Exercise: Take the records below and set them down exactly, so that every line matches the original.

Records supplied:
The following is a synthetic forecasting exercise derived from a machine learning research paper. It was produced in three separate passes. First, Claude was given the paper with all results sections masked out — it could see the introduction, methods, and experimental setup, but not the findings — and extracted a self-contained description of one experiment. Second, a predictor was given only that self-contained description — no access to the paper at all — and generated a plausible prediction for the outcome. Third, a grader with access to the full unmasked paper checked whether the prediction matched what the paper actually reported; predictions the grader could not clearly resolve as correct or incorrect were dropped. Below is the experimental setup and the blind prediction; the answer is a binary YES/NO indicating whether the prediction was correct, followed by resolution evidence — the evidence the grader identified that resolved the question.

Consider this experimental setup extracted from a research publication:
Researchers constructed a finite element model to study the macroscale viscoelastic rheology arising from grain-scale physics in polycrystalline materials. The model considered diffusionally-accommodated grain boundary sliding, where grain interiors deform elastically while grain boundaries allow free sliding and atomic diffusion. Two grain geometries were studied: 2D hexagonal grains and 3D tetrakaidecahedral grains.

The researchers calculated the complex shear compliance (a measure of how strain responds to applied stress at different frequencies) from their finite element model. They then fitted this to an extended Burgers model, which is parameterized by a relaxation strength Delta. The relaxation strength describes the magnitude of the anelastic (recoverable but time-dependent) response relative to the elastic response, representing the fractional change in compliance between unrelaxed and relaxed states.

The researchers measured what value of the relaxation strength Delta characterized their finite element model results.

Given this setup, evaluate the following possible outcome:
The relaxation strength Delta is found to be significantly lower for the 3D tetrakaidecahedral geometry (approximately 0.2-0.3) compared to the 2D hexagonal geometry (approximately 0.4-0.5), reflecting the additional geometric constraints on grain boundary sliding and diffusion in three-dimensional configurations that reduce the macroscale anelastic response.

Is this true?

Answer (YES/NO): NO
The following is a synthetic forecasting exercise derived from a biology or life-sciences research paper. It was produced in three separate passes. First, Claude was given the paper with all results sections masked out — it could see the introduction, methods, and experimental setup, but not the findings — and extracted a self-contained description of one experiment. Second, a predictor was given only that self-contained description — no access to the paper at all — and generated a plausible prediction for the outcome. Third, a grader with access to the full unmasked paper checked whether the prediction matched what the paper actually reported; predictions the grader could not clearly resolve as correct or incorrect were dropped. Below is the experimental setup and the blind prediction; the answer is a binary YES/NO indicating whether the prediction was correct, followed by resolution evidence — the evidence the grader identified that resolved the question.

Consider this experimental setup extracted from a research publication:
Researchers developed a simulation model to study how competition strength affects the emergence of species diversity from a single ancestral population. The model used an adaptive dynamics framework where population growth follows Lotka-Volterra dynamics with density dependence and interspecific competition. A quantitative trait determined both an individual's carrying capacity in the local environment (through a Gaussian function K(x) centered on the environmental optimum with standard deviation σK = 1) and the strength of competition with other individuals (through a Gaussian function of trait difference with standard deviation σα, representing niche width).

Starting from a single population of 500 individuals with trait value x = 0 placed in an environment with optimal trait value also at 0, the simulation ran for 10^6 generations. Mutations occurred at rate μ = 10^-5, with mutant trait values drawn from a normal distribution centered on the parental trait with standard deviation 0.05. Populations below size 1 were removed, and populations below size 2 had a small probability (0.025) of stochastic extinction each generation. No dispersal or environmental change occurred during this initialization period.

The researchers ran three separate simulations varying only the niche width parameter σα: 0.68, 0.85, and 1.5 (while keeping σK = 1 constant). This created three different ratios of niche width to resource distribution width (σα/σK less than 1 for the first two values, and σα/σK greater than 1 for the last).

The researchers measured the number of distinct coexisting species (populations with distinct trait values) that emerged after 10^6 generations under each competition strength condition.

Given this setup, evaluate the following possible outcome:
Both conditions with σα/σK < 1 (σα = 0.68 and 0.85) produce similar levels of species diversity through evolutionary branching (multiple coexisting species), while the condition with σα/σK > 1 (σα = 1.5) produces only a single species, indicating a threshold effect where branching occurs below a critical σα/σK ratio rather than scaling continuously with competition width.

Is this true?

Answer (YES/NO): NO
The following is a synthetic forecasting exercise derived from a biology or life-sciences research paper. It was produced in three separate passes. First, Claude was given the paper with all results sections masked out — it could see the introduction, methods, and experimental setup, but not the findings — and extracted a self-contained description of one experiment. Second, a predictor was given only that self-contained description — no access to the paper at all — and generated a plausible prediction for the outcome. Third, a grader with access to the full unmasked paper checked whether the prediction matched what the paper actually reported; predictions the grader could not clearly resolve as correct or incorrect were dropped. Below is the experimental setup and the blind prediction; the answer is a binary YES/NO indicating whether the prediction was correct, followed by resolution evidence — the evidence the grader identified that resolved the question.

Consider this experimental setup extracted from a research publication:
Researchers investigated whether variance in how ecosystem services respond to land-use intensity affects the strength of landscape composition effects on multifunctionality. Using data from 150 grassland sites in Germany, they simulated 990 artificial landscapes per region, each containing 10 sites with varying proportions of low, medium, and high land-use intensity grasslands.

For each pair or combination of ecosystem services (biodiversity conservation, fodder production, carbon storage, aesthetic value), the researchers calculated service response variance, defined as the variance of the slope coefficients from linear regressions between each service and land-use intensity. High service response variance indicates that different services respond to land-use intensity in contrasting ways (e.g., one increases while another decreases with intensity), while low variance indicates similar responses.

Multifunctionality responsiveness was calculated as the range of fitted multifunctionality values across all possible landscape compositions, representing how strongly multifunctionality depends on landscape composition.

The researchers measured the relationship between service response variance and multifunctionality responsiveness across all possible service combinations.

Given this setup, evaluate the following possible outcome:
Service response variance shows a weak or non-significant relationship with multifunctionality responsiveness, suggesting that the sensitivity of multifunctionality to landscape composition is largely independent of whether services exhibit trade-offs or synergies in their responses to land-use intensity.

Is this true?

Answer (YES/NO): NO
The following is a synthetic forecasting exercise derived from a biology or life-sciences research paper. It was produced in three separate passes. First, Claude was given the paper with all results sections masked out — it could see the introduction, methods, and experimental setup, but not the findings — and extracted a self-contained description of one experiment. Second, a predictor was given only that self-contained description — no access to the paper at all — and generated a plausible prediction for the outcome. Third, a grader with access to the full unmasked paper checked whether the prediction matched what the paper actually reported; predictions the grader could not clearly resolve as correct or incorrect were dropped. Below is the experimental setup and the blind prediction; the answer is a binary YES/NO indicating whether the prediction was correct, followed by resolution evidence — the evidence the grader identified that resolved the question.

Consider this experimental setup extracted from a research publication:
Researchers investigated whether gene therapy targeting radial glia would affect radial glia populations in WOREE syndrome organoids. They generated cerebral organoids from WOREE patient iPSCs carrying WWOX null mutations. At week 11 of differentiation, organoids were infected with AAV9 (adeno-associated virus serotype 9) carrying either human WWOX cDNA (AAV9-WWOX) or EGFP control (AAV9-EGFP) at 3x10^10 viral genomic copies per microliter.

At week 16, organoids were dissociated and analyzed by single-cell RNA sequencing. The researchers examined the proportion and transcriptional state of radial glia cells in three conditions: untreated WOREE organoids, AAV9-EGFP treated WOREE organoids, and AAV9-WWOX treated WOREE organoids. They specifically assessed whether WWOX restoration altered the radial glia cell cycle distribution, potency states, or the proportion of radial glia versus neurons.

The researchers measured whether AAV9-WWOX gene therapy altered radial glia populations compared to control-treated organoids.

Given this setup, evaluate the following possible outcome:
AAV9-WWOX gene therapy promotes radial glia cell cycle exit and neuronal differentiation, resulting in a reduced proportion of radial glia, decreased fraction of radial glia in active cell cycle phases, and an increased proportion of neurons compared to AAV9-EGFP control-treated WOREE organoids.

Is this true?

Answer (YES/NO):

Answer box:
The following is a synthetic forecasting exercise derived from a machine learning research paper. It was produced in three separate passes. First, Claude was given the paper with all results sections masked out — it could see the introduction, methods, and experimental setup, but not the findings — and extracted a self-contained description of one experiment. Second, a predictor was given only that self-contained description — no access to the paper at all — and generated a plausible prediction for the outcome. Third, a grader with access to the full unmasked paper checked whether the prediction matched what the paper actually reported; predictions the grader could not clearly resolve as correct or incorrect were dropped. Below is the experimental setup and the blind prediction; the answer is a binary YES/NO indicating whether the prediction was correct, followed by resolution evidence — the evidence the grader identified that resolved the question.

Consider this experimental setup extracted from a research publication:
Researchers constructed a finite element model to study the macroscale viscoelastic rheology arising from grain-scale physics in polycrystalline materials. The model considered diffusionally-accommodated grain boundary sliding, where grain interiors deform elastically while grain boundaries allow free sliding and atomic diffusion. Two grain geometries were studied: 2D hexagonal grains and 3D tetrakaidecahedral grains.

The researchers calculated the complex shear compliance (a measure of how strain responds to applied stress at different frequencies) from their finite element model. They then fitted this to an extended Burgers model, which is parameterized by a relaxation strength Delta. The relaxation strength describes the magnitude of the anelastic (recoverable but time-dependent) response relative to the elastic response, representing the fractional change in compliance between unrelaxed and relaxed states.

The researchers measured what value of the relaxation strength Delta characterized their finite element model results.

Given this setup, evaluate the following possible outcome:
The relaxation strength Delta is found to be significantly lower for the 3D tetrakaidecahedral geometry (approximately 0.2-0.3) compared to the 2D hexagonal geometry (approximately 0.4-0.5), reflecting the additional geometric constraints on grain boundary sliding and diffusion in three-dimensional configurations that reduce the macroscale anelastic response.

Is this true?

Answer (YES/NO): NO
The following is a synthetic forecasting exercise derived from a biology or life-sciences research paper. It was produced in three separate passes. First, Claude was given the paper with all results sections masked out — it could see the introduction, methods, and experimental setup, but not the findings — and extracted a self-contained description of one experiment. Second, a predictor was given only that self-contained description — no access to the paper at all — and generated a plausible prediction for the outcome. Third, a grader with access to the full unmasked paper checked whether the prediction matched what the paper actually reported; predictions the grader could not clearly resolve as correct or incorrect were dropped. Below is the experimental setup and the blind prediction; the answer is a binary YES/NO indicating whether the prediction was correct, followed by resolution evidence — the evidence the grader identified that resolved the question.

Consider this experimental setup extracted from a research publication:
Researchers developed a simulation model to study how competition strength affects the emergence of species diversity from a single ancestral population. The model used an adaptive dynamics framework where population growth follows Lotka-Volterra dynamics with density dependence and interspecific competition. A quantitative trait determined both an individual's carrying capacity in the local environment (through a Gaussian function K(x) centered on the environmental optimum with standard deviation σK = 1) and the strength of competition with other individuals (through a Gaussian function of trait difference with standard deviation σα, representing niche width).

Starting from a single population of 500 individuals with trait value x = 0 placed in an environment with optimal trait value also at 0, the simulation ran for 10^6 generations. Mutations occurred at rate μ = 10^-5, with mutant trait values drawn from a normal distribution centered on the parental trait with standard deviation 0.05. Populations below size 1 were removed, and populations below size 2 had a small probability (0.025) of stochastic extinction each generation. No dispersal or environmental change occurred during this initialization period.

The researchers ran three separate simulations varying only the niche width parameter σα: 0.68, 0.85, and 1.5 (while keeping σK = 1 constant). This created three different ratios of niche width to resource distribution width (σα/σK less than 1 for the first two values, and σα/σK greater than 1 for the last).

The researchers measured the number of distinct coexisting species (populations with distinct trait values) that emerged after 10^6 generations under each competition strength condition.

Given this setup, evaluate the following possible outcome:
Both conditions with σα/σK < 1 (σα = 0.68 and 0.85) produce similar levels of species diversity through evolutionary branching (multiple coexisting species), while the condition with σα/σK > 1 (σα = 1.5) produces only a single species, indicating a threshold effect where branching occurs below a critical σα/σK ratio rather than scaling continuously with competition width.

Is this true?

Answer (YES/NO): NO
The following is a synthetic forecasting exercise derived from a biology or life-sciences research paper. It was produced in three separate passes. First, Claude was given the paper with all results sections masked out — it could see the introduction, methods, and experimental setup, but not the findings — and extracted a self-contained description of one experiment. Second, a predictor was given only that self-contained description — no access to the paper at all — and generated a plausible prediction for the outcome. Third, a grader with access to the full unmasked paper checked whether the prediction matched what the paper actually reported; predictions the grader could not clearly resolve as correct or incorrect were dropped. Below is the experimental setup and the blind prediction; the answer is a binary YES/NO indicating whether the prediction was correct, followed by resolution evidence — the evidence the grader identified that resolved the question.

Consider this experimental setup extracted from a research publication:
Researchers investigated whether variance in how ecosystem services respond to land-use intensity affects the strength of landscape composition effects on multifunctionality. Using data from 150 grassland sites in Germany, they simulated 990 artificial landscapes per region, each containing 10 sites with varying proportions of low, medium, and high land-use intensity grasslands.

For each pair or combination of ecosystem services (biodiversity conservation, fodder production, carbon storage, aesthetic value), the researchers calculated service response variance, defined as the variance of the slope coefficients from linear regressions between each service and land-use intensity. High service response variance indicates that different services respond to land-use intensity in contrasting ways (e.g., one increases while another decreases with intensity), while low variance indicates similar responses.

Multifunctionality responsiveness was calculated as the range of fitted multifunctionality values across all possible landscape compositions, representing how strongly multifunctionality depends on landscape composition.

The researchers measured the relationship between service response variance and multifunctionality responsiveness across all possible service combinations.

Given this setup, evaluate the following possible outcome:
Service response variance shows a weak or non-significant relationship with multifunctionality responsiveness, suggesting that the sensitivity of multifunctionality to landscape composition is largely independent of whether services exhibit trade-offs or synergies in their responses to land-use intensity.

Is this true?

Answer (YES/NO): NO
The following is a synthetic forecasting exercise derived from a biology or life-sciences research paper. It was produced in three separate passes. First, Claude was given the paper with all results sections masked out — it could see the introduction, methods, and experimental setup, but not the findings — and extracted a self-contained description of one experiment. Second, a predictor was given only that self-contained description — no access to the paper at all — and generated a plausible prediction for the outcome. Third, a grader with access to the full unmasked paper checked whether the prediction matched what the paper actually reported; predictions the grader could not clearly resolve as correct or incorrect were dropped. Below is the experimental setup and the blind prediction; the answer is a binary YES/NO indicating whether the prediction was correct, followed by resolution evidence — the evidence the grader identified that resolved the question.

Consider this experimental setup extracted from a research publication:
Researchers investigated whether gene therapy targeting radial glia would affect radial glia populations in WOREE syndrome organoids. They generated cerebral organoids from WOREE patient iPSCs carrying WWOX null mutations. At week 11 of differentiation, organoids were infected with AAV9 (adeno-associated virus serotype 9) carrying either human WWOX cDNA (AAV9-WWOX) or EGFP control (AAV9-EGFP) at 3x10^10 viral genomic copies per microliter.

At week 16, organoids were dissociated and analyzed by single-cell RNA sequencing. The researchers examined the proportion and transcriptional state of radial glia cells in three conditions: untreated WOREE organoids, AAV9-EGFP treated WOREE organoids, and AAV9-WWOX treated WOREE organoids. They specifically assessed whether WWOX restoration altered the radial glia cell cycle distribution, potency states, or the proportion of radial glia versus neurons.

The researchers measured whether AAV9-WWOX gene therapy altered radial glia populations compared to control-treated organoids.

Given this setup, evaluate the following possible outcome:
AAV9-WWOX gene therapy promotes radial glia cell cycle exit and neuronal differentiation, resulting in a reduced proportion of radial glia, decreased fraction of radial glia in active cell cycle phases, and an increased proportion of neurons compared to AAV9-EGFP control-treated WOREE organoids.

Is this true?

Answer (YES/NO):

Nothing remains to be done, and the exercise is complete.